Release Notes - Hadoop Chukwa - Version 0.5

Overall Status

This is the third public release of Chukwa, a log analysis framework on top of Hadoop and HBase. Chukwa has been tested at scale and used in some production settings, and is reasonably robust and well behaved. For instructions on setting up Chukwa, see the administration guide and the rest of the Chukwa documentation.

The collection components of Chukwa -- adaptors, agents, and collectors have been fairly aggressively tested, and can be counted on to perform properly and recover from failures.

The demux pipeline has been cleaned up somewhat, and is now documented. See the programming guide for a discussion of how to customize demux for your purposes.

HICC, the visualization component, is still "beta" quality. It's been used succesfully at multiple sites, but work is ongoing.

Important Changes Since Last Release

  • Chukwa can store data on HBase for improved random read/write performance.
  • New addition of SocketAdaptor for streaming Log4JSocketAppender traffic.
  • There have been a number of bug fixes and code cleanups since the last release; check the changelog and JIRA for details.

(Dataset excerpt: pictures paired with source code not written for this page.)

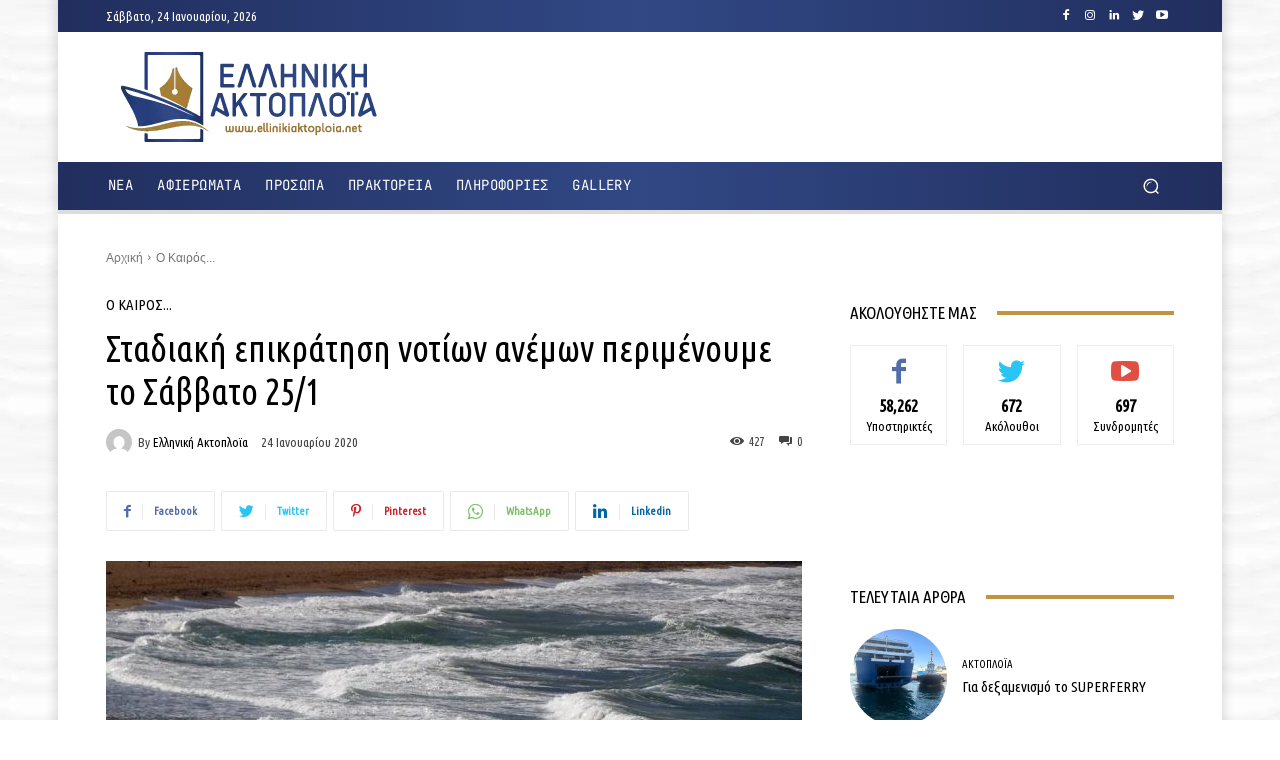

--- FILE ---
content_type: text/html; charset=utf-8
request_url: https://www.google.com/recaptcha/api2/aframe
body_size: 264
content:
<!DOCTYPE HTML><html><head><meta http-equiv="content-type" content="text/html; charset=UTF-8"></head><body><script nonce="nTMLcP9mCCnA7oe8y9Gizg">/** Anti-fraud and anti-abuse applications only. See google.com/recaptcha */ try{var clients={'sodar':'https://pagead2.googlesyndication.com/pagead/sodar?'};window.addEventListener("message",function(a){try{if(a.source===window.parent){var b=JSON.parse(a.data);var c=clients[b['id']];if(c){var d=document.createElement('img');d.src=c+b['params']+'&rc='+(localStorage.getItem("rc::a")?sessionStorage.getItem("rc::b"):"");window.document.body.appendChild(d);sessionStorage.setItem("rc::e",parseInt(sessionStorage.getItem("rc::e")||0)+1);localStorage.setItem("rc::h",'1769204009532');}}}catch(b){}});window.parent.postMessage("_grecaptcha_ready", "*");}catch(b){}</script></body></html>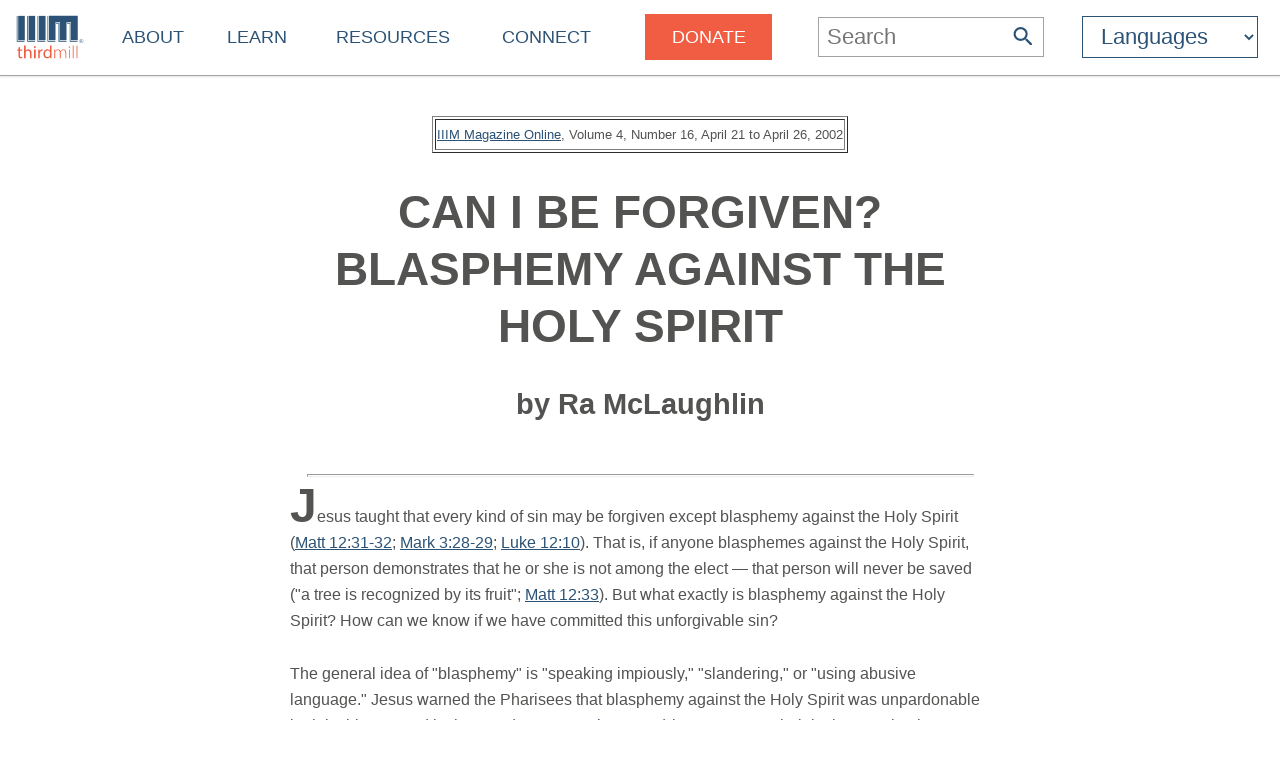

--- FILE ---
content_type: image/svg+xml
request_url: https://thirdmill.org/img/3rdParty/Vimeo_white2.svg
body_size: 564
content:
<?xml version="1.0" encoding="utf-8"?>
<!-- Generator: Adobe Illustrator 23.0.1, SVG Export Plug-In . SVG Version: 6.00 Build 0)  -->
<svg version="1.1" id="Layer_1" xmlns="http://www.w3.org/2000/svg" xmlns:xlink="http://www.w3.org/1999/xlink" x="0px" y="0px"
	 viewBox="0 0 1083.5 1083.5" style="enable-background:new 0 0 1083.5 1083.5;" xml:space="preserve">
<style type="text/css">
	.st0{fill:none;stroke:#FFFFFF;stroke-width:30;stroke-miterlimit:10;}
	.st1{fill:#FFFFFF;}
</style>
<circle class="st0" cx="541.8" cy="541.8" r="526.8"/>
<path class="st1" d="M796.8,416c0,9.3,0,18.5,0,27.8c-0.3,1.2-0.6,2.4-0.8,3.6c-1.5,14-4.9,27.6-9.5,40.9
	c-11.8,34.1-29.9,64.9-49.6,94.9c-10.6,16.1-22,31.7-33.5,47.3c-18.8,25.5-38.7,50.2-60.4,73.4c-17.6,18.8-36.3,36.4-57.6,51.1
	c-17.7,12.2-32.4,21.5-54.1,24.7c-13.6,2-30.6,1.3-42.5-6.5c-11.3-7.4-19.5-17.6-26.7-28.8c-10.3-16.1-18.5-33.4-23.9-51.7
	c-5.8-19.6-10.7-39.4-16.1-59.1c-5.3-19.6-10.7-39.1-16.1-58.7c-6.7-24.5-12.7-49.3-22.9-72.7c-4.7-10.9-9.9-21.5-18.5-30.1
	c-8-7.9-15.2-10-25.1-3.4c-9.3,6.2-18.7,12.1-28,18.3c-2.1,1.4-3.1,1.1-4.6-0.9c-7.2-9.5-13-18.9-20.4-28.3c0-0.3,0-0.5,0-0.8
	c4.3-3.5,7-6.9,11.1-10.6c25.8-22.7,51.4-45.7,77.5-68.1c13.1-11.3,27.5-20.9,43.3-28.3c21.9-10.3,49.1-5.3,64.8,12.4
	c11.5,12.8,18,28.3,21.4,44.8c4.7,22.9,8.5,46,12.3,69.1c6.1,36.8,12.1,73.6,23.8,109.2c3.5,10.6,7.6,21,14.8,29.8
	c6.6,8.1,13.6,9.7,21.5,3.1c7.5-6.2,14.5-13.2,20.4-20.8c15.8-20.5,29.2-42.6,40.6-65.9c8.2-16.8,14.4-34.2,12-53.4
	c-0.6-4.4-1.8-8.8-3.8-12.8c-5.1-10.1-14.5-13.9-25.2-14.8c-12.1-1.1-23.9,1.1-35.3,5.1c-2.3,0.8-7.9,3.2-10.9,4.3
	c9.5-30.7,25.6-59.9,47-82.8c14.6-15.6,32.3-26.6,52.7-32.8c20.5-6.2,41.5-7.5,62.7-4.2c15.1,2.3,28.5,8.7,38.9,20.5
	c10.2,11.5,15.2,25.3,17.8,40.1C795.1,405.8,795.9,410.9,796.8,416z"/>
<g id="Layer_1_1_">
</g>
</svg>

Chukwa relies on Java 1.6, and requires maven 3.0.3 to build. The back-end processing requires Hadoop, HBase 0.90.4+, and Pig 0.9.1+.

Known Limitations

  • HICC defaults to assuming data is UTC; if your machines run on local time, HICC graphs will not display properly until you change the HICC timezone. You can do this by clicking the small "gear" icon on the time selection tool.
  • As mentioned in the administration guide, the pig aggregation script requires external scheduling in cronjob or Jenkins.
  • Salsa Finite State Machine has not been ported forward to store data on HBase.
  • There is currently no down sampling script for data stored on HBase. Long term trending visualization might not work for large scale data.